The desktop platforms of Microsoft and Apple thus give a nod to the mobile applications of Android and iOS, but unless things change, that support has to overcome great obstacles both on Windows and macOS.

Problem one: mobile apps shouldn’t look mobile

All those who have tried to run iOS applications on the new Mac with Apple’s M1 chip make it clear: this option, although curious, still works in a way that poor at best.

Many applications are not prepared to be executed with a mouse and keyboard, and they are also not ready to adapt to a totally different screen format despite the fact that projects like Catalyst have allowed developers to move applications from iPadOS to macOS relatively easily.

The problem is that those applications they do not adapt, and if they do they usually do not do it completely. One of the examples that we have seen the most in these analyzes is that of the HBO client to watch this streaming content.

When opening it on an iPhone or iPad everything works great, but things change when we run it on a Mac with an M1 chip: on these computers window cannot be resized, but you can’t even put the content in full screen.

With this and with many applications the solution seems within the reach of developers, who they might come up with better behavior soon, but today mobile applications are still mobile even if we see them on the desktop: they do not adapt, and that is the first thing they must do.

Getting Android apps to run on Windows is a different challenge than iOS apps running on Mac M1s

That problem is more than likely to affect Android apps when Microsoft offer that subsystem windows for android, which will behave in a similar way to the Windows subsystem for Linux (WSL) and that the Redmond company wants to launch with its Project Latte.

Developers are expected to not have to make any changes to their applications, which basically they will just have to repackage as MSIX then submit them for approval by the Microsoft Store.

It will be interesting to see how Microsoft solves that problem of the adaptability of Android applications, which should behave in a similar way to what we have seen these years with that wonderful and unsuccessful initiative of universal apps.

Microsoft wanted developers to be able to create an application and it would behave perfectly whether we ran it on a mobile or used it on a PC with a 32-inch 4K monitor. The wickers were there to achieve boost Windows 10 also on mobile, but as we know at Microsoft they ended up throwing in the towel. A shame.

Problem two: apps touch

The other big problem for that iOS or iPadOS mobile app support on macOS it’s in the way of interacting with them: It is possible to play Among Us, for example, but doing it with mouse and keyboard is “weird”.
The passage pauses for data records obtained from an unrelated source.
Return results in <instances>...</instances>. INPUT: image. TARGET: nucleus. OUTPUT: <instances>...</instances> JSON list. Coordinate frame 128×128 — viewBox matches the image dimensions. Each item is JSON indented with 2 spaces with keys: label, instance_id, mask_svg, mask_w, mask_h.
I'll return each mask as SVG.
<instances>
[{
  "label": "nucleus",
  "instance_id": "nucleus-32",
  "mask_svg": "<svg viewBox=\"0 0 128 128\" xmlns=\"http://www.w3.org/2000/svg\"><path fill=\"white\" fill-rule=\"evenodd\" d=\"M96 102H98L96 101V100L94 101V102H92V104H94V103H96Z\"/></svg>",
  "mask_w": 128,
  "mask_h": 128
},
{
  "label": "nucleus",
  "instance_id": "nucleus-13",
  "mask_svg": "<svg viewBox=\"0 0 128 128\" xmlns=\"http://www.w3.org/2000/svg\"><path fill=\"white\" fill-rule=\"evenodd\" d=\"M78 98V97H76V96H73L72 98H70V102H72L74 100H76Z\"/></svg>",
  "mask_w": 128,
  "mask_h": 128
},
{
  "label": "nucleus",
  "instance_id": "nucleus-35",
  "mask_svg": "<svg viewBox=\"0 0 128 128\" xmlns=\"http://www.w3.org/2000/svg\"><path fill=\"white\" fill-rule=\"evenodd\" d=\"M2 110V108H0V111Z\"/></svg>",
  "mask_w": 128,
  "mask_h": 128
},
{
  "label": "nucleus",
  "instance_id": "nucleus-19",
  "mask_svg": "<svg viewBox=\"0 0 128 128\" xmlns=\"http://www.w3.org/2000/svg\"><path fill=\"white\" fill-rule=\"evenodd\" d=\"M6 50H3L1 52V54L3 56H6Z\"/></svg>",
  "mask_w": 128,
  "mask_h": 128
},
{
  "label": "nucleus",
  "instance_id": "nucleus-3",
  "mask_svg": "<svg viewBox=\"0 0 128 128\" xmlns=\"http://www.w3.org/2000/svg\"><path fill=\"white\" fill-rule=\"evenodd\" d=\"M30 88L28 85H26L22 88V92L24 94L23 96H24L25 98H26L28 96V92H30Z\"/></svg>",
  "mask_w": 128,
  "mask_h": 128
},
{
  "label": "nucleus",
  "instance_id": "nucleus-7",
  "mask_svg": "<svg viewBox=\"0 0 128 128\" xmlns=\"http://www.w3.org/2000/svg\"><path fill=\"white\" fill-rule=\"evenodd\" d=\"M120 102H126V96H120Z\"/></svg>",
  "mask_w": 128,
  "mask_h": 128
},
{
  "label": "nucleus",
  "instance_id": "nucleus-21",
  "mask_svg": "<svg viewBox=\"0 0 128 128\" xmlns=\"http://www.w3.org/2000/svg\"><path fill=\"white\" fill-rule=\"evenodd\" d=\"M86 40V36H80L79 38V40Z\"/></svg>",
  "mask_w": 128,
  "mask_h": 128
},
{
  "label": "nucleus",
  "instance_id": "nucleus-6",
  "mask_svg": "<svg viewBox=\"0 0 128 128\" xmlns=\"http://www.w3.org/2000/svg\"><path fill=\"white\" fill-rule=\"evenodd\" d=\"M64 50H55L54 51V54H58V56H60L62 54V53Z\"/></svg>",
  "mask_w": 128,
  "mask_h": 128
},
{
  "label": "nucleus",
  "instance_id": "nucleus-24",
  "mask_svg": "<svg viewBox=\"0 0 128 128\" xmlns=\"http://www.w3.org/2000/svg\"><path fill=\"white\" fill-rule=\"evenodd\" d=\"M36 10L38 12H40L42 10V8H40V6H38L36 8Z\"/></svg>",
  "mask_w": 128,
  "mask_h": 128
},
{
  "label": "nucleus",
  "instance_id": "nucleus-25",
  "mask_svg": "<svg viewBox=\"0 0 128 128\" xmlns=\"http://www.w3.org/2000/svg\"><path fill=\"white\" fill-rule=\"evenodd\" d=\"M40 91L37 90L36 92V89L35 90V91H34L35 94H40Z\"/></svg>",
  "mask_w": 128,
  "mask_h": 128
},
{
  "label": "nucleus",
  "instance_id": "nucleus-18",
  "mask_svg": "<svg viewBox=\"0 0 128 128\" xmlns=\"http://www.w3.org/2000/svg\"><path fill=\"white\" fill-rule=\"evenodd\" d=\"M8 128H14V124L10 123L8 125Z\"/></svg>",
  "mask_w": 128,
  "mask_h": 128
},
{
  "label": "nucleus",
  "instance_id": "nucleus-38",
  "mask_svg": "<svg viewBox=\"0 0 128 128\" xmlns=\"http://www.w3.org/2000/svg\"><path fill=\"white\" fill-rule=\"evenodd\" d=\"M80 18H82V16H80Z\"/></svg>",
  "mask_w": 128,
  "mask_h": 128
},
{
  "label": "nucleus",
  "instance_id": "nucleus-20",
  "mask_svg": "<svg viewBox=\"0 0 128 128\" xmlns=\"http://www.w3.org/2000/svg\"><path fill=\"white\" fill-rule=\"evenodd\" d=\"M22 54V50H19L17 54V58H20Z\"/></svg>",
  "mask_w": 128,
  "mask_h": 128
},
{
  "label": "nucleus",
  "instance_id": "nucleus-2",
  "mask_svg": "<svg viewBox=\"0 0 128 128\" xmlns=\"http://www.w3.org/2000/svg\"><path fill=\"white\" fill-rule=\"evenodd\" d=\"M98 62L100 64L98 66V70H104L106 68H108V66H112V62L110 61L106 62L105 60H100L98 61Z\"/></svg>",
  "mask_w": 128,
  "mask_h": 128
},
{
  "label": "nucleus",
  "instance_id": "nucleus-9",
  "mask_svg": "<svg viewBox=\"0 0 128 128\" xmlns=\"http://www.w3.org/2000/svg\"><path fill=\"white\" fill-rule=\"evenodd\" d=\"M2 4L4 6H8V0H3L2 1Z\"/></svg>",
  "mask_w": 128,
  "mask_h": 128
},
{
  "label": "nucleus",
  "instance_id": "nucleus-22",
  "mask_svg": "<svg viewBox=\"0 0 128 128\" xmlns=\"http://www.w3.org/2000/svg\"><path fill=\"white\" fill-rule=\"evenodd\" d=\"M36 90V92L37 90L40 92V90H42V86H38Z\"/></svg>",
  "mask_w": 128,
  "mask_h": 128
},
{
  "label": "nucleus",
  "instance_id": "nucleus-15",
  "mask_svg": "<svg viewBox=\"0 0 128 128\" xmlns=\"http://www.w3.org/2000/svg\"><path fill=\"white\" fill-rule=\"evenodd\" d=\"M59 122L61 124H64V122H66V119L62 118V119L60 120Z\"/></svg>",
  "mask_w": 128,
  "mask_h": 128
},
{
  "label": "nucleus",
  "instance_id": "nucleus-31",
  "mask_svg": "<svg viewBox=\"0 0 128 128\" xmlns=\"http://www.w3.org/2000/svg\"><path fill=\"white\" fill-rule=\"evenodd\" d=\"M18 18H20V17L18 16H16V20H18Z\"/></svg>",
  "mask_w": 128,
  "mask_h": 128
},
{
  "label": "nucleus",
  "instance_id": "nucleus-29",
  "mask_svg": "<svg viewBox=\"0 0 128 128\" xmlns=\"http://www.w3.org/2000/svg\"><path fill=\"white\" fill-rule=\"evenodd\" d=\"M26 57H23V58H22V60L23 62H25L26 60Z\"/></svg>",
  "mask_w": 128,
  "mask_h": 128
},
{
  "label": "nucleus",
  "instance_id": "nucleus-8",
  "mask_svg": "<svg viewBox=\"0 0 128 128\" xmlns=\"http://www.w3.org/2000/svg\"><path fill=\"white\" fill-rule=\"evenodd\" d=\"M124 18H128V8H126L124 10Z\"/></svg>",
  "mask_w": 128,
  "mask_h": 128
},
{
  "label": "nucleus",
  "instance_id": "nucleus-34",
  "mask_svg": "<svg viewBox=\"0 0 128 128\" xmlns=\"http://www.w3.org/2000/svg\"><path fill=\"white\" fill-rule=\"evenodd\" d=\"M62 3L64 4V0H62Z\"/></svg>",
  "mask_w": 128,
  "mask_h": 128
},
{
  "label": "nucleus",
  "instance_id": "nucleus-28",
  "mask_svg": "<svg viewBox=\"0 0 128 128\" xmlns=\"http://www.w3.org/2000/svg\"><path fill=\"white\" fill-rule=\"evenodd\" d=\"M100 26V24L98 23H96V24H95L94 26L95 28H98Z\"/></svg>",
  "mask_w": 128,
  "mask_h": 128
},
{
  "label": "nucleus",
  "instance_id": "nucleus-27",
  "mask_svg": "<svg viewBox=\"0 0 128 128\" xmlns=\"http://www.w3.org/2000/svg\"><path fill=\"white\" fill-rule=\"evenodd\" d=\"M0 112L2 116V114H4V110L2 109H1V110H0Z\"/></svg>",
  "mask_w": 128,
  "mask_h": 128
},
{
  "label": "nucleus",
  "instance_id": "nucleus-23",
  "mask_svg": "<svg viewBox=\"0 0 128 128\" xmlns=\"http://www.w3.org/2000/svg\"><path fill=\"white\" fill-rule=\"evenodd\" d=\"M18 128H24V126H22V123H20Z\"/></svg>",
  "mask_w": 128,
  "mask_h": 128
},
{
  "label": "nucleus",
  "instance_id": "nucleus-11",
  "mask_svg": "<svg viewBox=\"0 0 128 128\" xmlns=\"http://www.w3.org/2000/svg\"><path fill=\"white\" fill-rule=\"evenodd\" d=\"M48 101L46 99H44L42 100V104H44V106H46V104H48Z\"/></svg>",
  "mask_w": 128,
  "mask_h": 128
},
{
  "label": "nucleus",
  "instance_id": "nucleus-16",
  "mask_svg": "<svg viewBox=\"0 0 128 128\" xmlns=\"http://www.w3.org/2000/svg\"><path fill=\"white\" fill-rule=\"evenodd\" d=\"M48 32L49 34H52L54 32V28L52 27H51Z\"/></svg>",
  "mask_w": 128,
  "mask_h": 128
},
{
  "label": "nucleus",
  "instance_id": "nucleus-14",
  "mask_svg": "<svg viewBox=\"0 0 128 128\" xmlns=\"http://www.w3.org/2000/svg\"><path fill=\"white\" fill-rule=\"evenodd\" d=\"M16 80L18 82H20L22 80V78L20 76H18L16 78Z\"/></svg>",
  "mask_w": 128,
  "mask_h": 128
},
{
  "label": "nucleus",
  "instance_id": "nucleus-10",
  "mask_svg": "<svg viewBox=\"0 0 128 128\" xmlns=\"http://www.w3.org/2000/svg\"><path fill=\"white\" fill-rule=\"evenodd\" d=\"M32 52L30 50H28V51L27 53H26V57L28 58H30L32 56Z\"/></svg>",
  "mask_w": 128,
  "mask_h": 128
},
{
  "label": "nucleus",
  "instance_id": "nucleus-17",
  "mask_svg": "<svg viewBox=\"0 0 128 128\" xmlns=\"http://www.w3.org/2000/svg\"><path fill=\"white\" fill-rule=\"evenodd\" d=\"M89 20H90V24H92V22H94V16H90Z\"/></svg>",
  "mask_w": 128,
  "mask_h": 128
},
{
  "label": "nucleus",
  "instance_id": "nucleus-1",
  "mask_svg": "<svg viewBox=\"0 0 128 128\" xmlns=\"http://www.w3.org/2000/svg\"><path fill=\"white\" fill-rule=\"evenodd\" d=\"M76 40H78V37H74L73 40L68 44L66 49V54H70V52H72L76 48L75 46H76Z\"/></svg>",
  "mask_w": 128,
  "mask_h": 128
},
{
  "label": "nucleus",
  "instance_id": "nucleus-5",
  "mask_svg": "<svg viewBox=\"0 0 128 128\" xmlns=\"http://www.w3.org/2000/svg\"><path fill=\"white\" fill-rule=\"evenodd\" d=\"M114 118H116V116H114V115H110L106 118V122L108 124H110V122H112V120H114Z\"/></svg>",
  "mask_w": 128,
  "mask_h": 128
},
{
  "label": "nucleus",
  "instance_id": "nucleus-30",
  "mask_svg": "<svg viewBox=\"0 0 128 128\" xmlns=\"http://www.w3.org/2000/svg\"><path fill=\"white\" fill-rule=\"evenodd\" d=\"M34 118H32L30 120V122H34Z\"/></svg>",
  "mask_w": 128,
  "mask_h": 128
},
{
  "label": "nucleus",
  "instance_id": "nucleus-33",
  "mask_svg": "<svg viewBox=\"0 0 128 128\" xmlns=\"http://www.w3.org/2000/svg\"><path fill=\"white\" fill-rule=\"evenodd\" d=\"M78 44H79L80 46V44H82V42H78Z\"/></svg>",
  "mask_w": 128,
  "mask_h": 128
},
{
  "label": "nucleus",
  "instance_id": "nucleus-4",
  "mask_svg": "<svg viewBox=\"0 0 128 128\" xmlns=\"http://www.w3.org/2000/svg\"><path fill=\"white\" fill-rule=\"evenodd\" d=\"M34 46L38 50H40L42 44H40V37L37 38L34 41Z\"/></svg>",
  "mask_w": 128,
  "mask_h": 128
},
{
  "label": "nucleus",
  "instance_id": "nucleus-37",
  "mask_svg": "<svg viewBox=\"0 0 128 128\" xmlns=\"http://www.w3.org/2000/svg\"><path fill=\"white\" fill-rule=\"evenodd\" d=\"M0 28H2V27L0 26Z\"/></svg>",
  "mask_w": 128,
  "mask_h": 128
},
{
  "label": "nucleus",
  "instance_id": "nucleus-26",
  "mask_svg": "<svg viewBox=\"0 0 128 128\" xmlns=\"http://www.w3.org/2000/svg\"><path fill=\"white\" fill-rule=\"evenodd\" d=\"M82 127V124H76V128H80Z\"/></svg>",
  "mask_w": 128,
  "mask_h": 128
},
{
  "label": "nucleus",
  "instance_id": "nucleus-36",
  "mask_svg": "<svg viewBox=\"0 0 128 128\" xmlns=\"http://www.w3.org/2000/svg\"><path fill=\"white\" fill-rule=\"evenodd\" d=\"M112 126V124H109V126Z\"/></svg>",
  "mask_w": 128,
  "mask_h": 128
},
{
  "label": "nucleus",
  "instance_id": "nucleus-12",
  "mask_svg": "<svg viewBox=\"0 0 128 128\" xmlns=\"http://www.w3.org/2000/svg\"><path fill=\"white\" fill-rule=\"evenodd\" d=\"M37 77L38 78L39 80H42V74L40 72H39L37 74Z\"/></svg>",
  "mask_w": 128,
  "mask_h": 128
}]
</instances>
Getting Android apps to run on Windows is a different challenge than iOS apps running on Mac M1s

The ideal here, of course, is have a touch screen. Several have been those who have alluded to this after the release of some MacBook Air and MacBook Pro that still do not have a touch screen and that are somewhat “lame” when used with applications that were developed to be touched.

Will that change in the future? Apple has always seemed to reject the idea: touchscreens are an iPad thing, they argue, but what they say and what they stop saying is very different: in June 2020 a patent related to an ultrathin touch sensor appeared, and in fact something like that was already discussed in 2013.

In Windows-based laptops things are very different: we have long enjoyed touchscreens in both non-convertible and non-convertible laptops, and although the touch support seems to be wasted and is not widely used by some users, the support Android apps would make this type of option especially interesting.

This advantage of Microsoft’s laptops contrasts with a disadvantage that Apple has well resolved: the distribution of these applications is perfectly controlled through the App Store, but it does not seem easy that Microsoft can access Google Play since Google only allows it on Android or Chrome OS devices. Perhaps an alliance would be interesting for both companies, but for now there is no news about it.